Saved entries
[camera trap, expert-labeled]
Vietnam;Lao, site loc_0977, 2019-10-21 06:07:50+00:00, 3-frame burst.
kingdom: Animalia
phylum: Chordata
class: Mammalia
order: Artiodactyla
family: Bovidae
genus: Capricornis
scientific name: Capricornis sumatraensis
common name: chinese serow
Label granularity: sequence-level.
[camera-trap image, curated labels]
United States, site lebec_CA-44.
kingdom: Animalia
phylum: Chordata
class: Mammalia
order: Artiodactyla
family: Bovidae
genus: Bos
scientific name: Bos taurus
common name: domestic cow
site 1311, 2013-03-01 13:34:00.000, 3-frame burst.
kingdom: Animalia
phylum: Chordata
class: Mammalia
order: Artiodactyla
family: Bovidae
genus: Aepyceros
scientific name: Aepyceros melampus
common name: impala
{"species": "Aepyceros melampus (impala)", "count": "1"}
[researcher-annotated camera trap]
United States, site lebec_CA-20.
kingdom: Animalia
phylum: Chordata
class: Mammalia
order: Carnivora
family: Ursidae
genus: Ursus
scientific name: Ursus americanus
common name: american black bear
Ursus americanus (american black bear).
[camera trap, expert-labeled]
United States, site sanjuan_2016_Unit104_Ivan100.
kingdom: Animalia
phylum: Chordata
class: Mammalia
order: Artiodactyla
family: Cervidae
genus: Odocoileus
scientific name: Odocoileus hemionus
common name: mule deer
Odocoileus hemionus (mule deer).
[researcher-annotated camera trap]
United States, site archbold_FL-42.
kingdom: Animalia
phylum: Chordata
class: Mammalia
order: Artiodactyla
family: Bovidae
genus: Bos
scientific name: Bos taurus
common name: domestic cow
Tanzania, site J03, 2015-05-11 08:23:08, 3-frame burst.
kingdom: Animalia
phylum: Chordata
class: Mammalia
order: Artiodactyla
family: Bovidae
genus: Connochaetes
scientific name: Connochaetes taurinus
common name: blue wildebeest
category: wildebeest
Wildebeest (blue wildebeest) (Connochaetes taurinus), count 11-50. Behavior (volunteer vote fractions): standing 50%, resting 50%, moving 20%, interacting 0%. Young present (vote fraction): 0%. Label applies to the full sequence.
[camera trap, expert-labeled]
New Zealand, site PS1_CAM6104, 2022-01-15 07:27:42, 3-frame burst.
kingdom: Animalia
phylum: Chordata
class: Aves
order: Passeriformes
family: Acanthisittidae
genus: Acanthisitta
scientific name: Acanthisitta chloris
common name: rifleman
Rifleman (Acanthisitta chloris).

Prompt:
Every record must be set down again exactly.

Task answer:
[camera trap, expert-labeled]
Vietnam;Lao, site loc_0977, 2019-10-21 06:07:50+00:00, 3-frame burst.
kingdom: Animalia
phylum: Chordata
class: Mammalia
order: Artiodactyla
family: Bovidae
genus: Capricornis
scientific name: Capricornis sumatraensis
common name: chinese serow
Label granularity: sequence-level.
[camera-trap image, curated labels]
United States, site lebec_CA-44.
kingdom: Animalia
phylum: Chordata
class: Mammalia
order: Artiodactyla
family: Bovidae
genus: Bos
scientific name: Bos taurus
common name: domestic cow
site 1311, 2013-03-01 13:34:00.000, 3-frame burst.
kingdom: Animalia
phylum: Chordata
class: Mammalia
order: Artiodactyla
family: Bovidae
genus: Aepyceros
scientific name: Aepyceros melampus
common name: impala
{"species": "Aepyceros melampus (impala)", "count": "1"}
[researcher-annotated camera trap]
United States, site lebec_CA-20.
kingdom: Animalia
phylum: Chordata
class: Mammalia
order: Carnivora
family: Ursidae
genus: Ursus
scientific name: Ursus americanus
common name: american black bear
Ursus americanus (american black bear).
[camera trap, expert-labeled]
United States, site sanjuan_2016_Unit104_Ivan100.
kingdom: Animalia
phylum: Chordata
class: Mammalia
order: Artiodactyla
family: Cervidae
genus: Odocoileus
scientific name: Odocoileus hemionus
common name: mule deer
Odocoileus hemionus (mule deer).
[researcher-annotated camera trap]
United States, site archbold_FL-42.
kingdom: Animalia
phylum: Chordata
class: Mammalia
order: Artiodactyla
family: Bovidae
genus: Bos
scientific name: Bos taurus
common name: domestic cow
Tanzania, site J03, 2015-05-11 08:23:08, 3-frame burst.
kingdom: Animalia
phylum: Chordata
class: Mammalia
order: Artiodactyla
family: Bovidae
genus: Connochaetes
scientific name: Connochaetes taurinus
common name: blue wildebeest
category: wildebeest
Wildebeest (blue wildebeest) (Connochaetes taurinus), count 11-50. Behavior (volunteer vote fractions): standing 50%, resting 50%, moving 20%, interacting 0%. Young present (vote fraction): 0%. Label applies to the full sequence.
[camera trap, expert-labeled]
New Zealand, site PS1_CAM6104, 2022-01-15 07:27:42, 3-frame burst.
kingdom: Animalia
phylum: Chordata
class: Aves
order: Passeriformes
family: Acanthisittidae
genus: Acanthisitta
scientific name: Acanthisitta chloris
common name: rifleman
Rifleman (Acanthisitta chloris).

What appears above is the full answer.